In a stunning move of Un-Americanism, I managed to watch all of two whole innings of the entire baseball post-season. And they happened to be the last two of the Series. Frankly (and here's the Un-American part), I couldn't have cared less. I know that's terrible, and I'm happy for the people of Chicago that the White Sox have won for the first time since 1917, but I just did not - could not - get excited about this Series.
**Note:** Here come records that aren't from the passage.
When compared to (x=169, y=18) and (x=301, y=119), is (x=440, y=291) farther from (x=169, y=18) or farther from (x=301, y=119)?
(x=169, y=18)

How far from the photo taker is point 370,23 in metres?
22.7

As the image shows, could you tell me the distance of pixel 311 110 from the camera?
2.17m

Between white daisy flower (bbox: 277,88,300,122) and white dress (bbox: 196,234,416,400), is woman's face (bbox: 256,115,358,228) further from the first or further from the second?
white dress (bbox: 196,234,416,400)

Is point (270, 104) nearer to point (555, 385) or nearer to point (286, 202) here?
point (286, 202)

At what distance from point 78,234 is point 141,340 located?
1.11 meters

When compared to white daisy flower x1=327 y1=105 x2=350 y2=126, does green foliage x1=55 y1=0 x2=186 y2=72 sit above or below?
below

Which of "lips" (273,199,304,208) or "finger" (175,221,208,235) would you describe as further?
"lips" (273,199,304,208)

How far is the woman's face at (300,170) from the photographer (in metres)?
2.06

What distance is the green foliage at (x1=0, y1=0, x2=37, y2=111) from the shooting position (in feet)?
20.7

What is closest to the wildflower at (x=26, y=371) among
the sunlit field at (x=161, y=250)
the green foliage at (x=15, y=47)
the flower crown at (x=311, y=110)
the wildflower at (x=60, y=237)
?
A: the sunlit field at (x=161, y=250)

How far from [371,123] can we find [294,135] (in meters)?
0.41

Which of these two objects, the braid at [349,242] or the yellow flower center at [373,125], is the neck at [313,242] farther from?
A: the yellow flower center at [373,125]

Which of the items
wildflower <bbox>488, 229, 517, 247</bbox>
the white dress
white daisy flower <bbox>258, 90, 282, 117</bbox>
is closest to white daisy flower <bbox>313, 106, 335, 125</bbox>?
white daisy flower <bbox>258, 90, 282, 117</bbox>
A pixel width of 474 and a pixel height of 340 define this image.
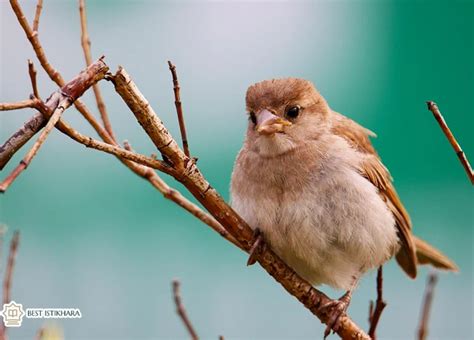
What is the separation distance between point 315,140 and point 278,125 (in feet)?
0.57

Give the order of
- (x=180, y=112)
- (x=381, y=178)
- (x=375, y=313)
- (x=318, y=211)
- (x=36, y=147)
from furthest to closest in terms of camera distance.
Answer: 1. (x=381, y=178)
2. (x=318, y=211)
3. (x=375, y=313)
4. (x=180, y=112)
5. (x=36, y=147)

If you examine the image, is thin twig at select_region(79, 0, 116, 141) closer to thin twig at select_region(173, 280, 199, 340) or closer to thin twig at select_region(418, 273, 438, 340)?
thin twig at select_region(173, 280, 199, 340)

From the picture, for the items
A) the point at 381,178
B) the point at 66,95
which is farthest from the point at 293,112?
the point at 66,95

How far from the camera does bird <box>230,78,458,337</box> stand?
2.00 meters

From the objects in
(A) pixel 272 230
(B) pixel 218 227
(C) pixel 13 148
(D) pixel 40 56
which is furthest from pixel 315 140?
(C) pixel 13 148

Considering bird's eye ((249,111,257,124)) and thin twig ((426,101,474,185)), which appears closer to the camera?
thin twig ((426,101,474,185))

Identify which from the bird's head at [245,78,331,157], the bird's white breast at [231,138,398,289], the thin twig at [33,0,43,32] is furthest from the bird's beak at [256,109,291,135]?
the thin twig at [33,0,43,32]

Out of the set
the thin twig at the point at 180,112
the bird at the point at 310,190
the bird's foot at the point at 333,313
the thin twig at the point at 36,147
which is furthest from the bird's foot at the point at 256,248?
the thin twig at the point at 36,147

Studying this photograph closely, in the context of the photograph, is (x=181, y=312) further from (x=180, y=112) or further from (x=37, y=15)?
(x=37, y=15)

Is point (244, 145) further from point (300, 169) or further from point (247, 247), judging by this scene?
point (247, 247)

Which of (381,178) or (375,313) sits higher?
(381,178)

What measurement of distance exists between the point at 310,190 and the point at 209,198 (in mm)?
607

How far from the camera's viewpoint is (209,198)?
149 centimetres

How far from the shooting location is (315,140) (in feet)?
7.13
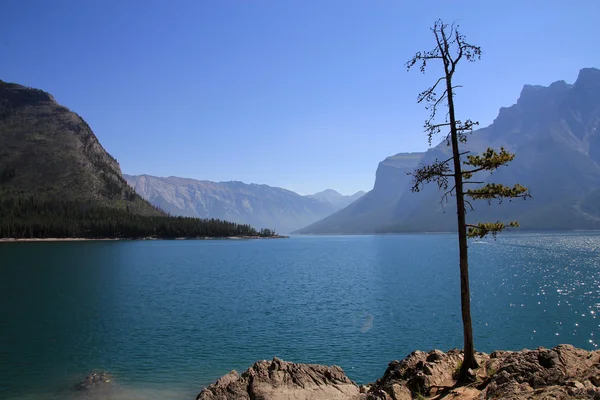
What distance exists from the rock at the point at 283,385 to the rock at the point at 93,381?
12203 mm

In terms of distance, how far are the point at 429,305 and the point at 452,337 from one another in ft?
56.0

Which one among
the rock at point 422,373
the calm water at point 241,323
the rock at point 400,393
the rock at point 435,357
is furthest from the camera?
the calm water at point 241,323

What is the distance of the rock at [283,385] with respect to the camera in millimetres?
20969

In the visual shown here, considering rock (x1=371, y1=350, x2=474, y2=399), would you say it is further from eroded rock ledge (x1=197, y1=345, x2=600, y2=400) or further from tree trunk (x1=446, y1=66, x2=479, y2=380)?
tree trunk (x1=446, y1=66, x2=479, y2=380)

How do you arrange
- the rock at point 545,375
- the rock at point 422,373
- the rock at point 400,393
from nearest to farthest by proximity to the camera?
the rock at point 545,375 → the rock at point 400,393 → the rock at point 422,373

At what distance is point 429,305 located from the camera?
187 feet

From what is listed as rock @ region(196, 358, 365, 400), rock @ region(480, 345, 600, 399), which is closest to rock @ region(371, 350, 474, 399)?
rock @ region(196, 358, 365, 400)

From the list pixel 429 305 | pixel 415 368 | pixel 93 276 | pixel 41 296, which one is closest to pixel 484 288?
pixel 429 305

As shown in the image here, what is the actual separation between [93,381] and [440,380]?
973 inches

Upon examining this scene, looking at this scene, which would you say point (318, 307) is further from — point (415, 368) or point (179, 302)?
point (415, 368)

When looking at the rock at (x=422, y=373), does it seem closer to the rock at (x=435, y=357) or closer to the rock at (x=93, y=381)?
the rock at (x=435, y=357)

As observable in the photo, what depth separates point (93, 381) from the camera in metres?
29.3

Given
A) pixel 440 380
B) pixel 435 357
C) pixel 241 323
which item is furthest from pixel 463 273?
pixel 241 323

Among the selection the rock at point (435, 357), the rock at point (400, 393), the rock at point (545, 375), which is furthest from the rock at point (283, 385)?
the rock at point (545, 375)
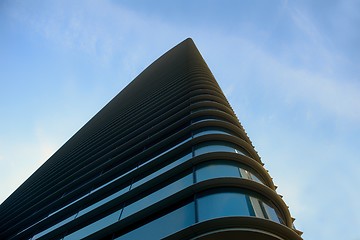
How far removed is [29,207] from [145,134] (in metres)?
11.0

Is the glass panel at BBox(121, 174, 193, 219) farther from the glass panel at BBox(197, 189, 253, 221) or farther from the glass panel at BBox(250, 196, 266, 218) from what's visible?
the glass panel at BBox(250, 196, 266, 218)

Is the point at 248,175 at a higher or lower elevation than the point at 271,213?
higher

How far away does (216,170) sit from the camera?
34.0 ft

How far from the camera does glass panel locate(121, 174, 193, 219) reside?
34.5ft

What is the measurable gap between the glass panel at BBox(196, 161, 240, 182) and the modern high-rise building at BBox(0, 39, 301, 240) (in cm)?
3

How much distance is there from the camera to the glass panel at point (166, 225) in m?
8.45

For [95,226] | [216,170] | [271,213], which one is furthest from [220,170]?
[95,226]

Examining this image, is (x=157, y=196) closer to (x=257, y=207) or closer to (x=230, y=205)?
(x=230, y=205)

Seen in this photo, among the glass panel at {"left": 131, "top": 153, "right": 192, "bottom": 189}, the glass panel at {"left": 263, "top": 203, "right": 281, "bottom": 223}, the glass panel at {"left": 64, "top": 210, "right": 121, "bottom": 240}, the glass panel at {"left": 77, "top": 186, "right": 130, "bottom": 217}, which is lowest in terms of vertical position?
the glass panel at {"left": 263, "top": 203, "right": 281, "bottom": 223}

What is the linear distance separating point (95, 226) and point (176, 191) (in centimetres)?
437

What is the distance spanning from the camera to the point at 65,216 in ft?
53.2

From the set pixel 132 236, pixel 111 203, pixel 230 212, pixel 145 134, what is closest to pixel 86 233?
pixel 111 203

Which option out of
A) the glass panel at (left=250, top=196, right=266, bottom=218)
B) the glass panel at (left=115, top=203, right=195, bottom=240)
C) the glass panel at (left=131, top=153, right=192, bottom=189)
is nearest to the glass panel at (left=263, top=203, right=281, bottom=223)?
the glass panel at (left=250, top=196, right=266, bottom=218)

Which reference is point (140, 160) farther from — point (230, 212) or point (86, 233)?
point (230, 212)
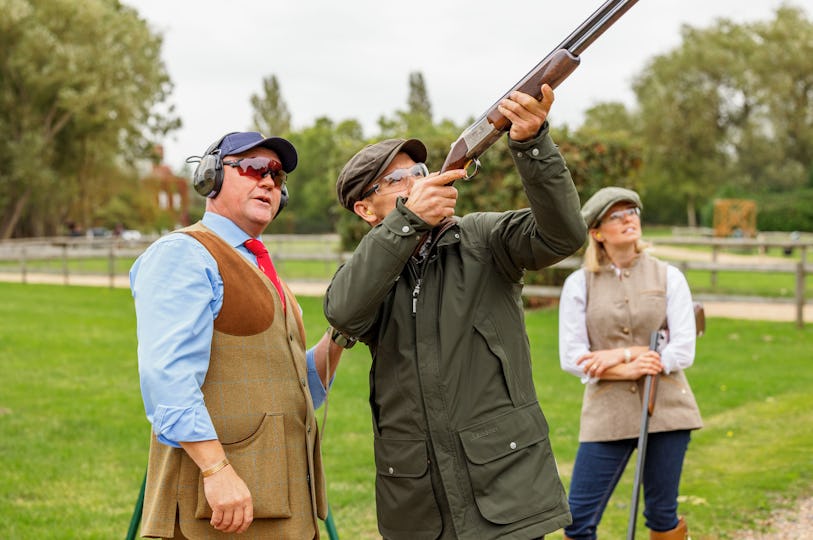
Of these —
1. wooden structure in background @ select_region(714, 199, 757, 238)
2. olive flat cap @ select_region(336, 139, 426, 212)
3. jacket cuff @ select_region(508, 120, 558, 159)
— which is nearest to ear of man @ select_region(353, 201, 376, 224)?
olive flat cap @ select_region(336, 139, 426, 212)

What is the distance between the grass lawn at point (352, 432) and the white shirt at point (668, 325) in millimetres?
1797

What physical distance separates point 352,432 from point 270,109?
8728 cm

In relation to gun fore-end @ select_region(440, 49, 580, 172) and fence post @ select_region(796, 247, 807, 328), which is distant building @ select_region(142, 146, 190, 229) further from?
gun fore-end @ select_region(440, 49, 580, 172)

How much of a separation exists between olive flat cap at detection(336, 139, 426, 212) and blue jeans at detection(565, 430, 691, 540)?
2.15 m

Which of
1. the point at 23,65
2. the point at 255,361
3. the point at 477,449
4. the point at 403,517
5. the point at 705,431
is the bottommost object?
the point at 705,431

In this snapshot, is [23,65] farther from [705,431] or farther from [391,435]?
[391,435]

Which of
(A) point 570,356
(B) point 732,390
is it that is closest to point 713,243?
(B) point 732,390

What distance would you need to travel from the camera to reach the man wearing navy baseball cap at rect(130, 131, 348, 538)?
2967mm

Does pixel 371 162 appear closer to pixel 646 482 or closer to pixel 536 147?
pixel 536 147

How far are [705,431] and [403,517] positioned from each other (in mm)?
6061

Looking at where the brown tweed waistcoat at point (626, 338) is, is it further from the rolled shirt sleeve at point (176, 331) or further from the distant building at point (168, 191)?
the distant building at point (168, 191)

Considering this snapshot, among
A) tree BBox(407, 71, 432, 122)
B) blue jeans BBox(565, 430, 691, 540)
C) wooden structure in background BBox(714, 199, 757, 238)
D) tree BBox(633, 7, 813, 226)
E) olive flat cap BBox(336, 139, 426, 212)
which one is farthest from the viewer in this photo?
tree BBox(407, 71, 432, 122)

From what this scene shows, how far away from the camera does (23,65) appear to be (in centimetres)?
4006

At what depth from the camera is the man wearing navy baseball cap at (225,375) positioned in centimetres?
297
On a more somber, unrelated but largely more important note: today someone sent me a link to an interactive page on the New York Times website entitled A Look at Those Who Died in Iraq. It memorializes the 2,000 Americans who have died in the Iraq War since March 2003 with a photo of each and brief biographical information when you move the mouse over each picture. To see all those faces - 80-90% of them younger than I - really puts the death toll of the war in perspective. Not only does it drive home just how many 2,000 is, it makes those 2,000 feel much more personal and immediate, not just an ambiguous and theoretical list of casualties.
The article has a subheading that reads, "Since the war in Iraq began in March of 2003, about 2,000 service members have died. The dead come from all branches of the armed services and represent the highest toll since the Vietnam War." I know it's not healthy or useful to dwell excessively on the negative aspects of our current state of being - but I feel as if these things should not be forgotten or ignored, either. We are so numb to disaster of late that most of it seems surreal. But these faces woke me up again.
I guess it's like staring at the sun: you can only look at it for so long until you're blind to it, and you have to turn to other distractions. I suppose baseball would have been as good as any.